===== Input material =====

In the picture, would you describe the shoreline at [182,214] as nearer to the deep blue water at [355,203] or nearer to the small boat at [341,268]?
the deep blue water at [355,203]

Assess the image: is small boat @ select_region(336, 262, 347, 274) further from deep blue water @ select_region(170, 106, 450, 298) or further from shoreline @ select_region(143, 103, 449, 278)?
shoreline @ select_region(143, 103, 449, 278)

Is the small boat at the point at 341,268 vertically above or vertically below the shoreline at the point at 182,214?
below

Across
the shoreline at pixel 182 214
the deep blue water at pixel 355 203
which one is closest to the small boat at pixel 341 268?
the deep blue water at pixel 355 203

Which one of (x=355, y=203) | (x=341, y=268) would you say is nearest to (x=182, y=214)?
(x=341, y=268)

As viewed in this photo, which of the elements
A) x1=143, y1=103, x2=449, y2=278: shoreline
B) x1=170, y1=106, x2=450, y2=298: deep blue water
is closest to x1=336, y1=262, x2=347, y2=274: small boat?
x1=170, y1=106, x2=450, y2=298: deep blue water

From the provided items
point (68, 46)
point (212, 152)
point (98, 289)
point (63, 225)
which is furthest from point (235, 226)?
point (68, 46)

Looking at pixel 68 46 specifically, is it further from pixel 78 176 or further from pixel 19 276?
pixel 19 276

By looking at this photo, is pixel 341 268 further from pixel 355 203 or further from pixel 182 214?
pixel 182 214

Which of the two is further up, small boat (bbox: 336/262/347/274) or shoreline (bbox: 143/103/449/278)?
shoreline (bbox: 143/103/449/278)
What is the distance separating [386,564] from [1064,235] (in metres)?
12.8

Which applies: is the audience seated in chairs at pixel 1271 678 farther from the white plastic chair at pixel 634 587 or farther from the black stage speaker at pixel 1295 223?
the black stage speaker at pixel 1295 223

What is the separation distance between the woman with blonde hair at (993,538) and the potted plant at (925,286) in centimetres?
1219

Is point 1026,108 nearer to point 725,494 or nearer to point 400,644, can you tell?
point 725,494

=====

Copy all of the rows above verbatim, with their answers included.

In the picture, would you describe the shoreline at [182,214] as nearer to the deep blue water at [355,203] or nearer to the small boat at [341,268]?
the deep blue water at [355,203]

Assess the image: is small boat @ select_region(336, 262, 347, 274) further from deep blue water @ select_region(170, 106, 450, 298) or further from shoreline @ select_region(143, 103, 449, 278)?
shoreline @ select_region(143, 103, 449, 278)

Is the small boat at the point at 341,268 vertically above or vertically below the shoreline at the point at 182,214?
below

Across
the shoreline at pixel 182 214
the deep blue water at pixel 355 203
which one is closest to the small boat at pixel 341 268?
the deep blue water at pixel 355 203

Which one of (x=355, y=203) | (x=341, y=268) would you say is nearest to (x=182, y=214)?
(x=341, y=268)

As viewed in this photo, which of the elements
A) x1=143, y1=103, x2=449, y2=278: shoreline
B) x1=170, y1=106, x2=450, y2=298: deep blue water
is closest to x1=336, y1=262, x2=347, y2=274: small boat?
x1=170, y1=106, x2=450, y2=298: deep blue water

From the provided items
point (68, 46)
point (212, 152)
point (98, 289)
point (63, 225)
which is furthest from point (235, 226)?
point (68, 46)

Looking at pixel 68 46 specifically, is it further from pixel 78 176 or further from pixel 19 276?
pixel 19 276

By looking at this photo, is pixel 341 268 further from pixel 355 203 or further from pixel 182 214?
pixel 182 214

Which of the two is further up, small boat (bbox: 336/262/347/274) or shoreline (bbox: 143/103/449/278)?
shoreline (bbox: 143/103/449/278)
What is the distance separating [386,564] from [1064,235] (in metres)?
12.8

Which applies: is the audience seated in chairs at pixel 1271 678 farther from the white plastic chair at pixel 634 587 or farther from the black stage speaker at pixel 1295 223?
the black stage speaker at pixel 1295 223

What is the separation distance between the woman with blonde hair at (993,538) and the potted plant at (925,286) in centimetres?
1219

Is point 1026,108 nearer to point 725,494 or nearer to point 400,644, can you tell?
point 725,494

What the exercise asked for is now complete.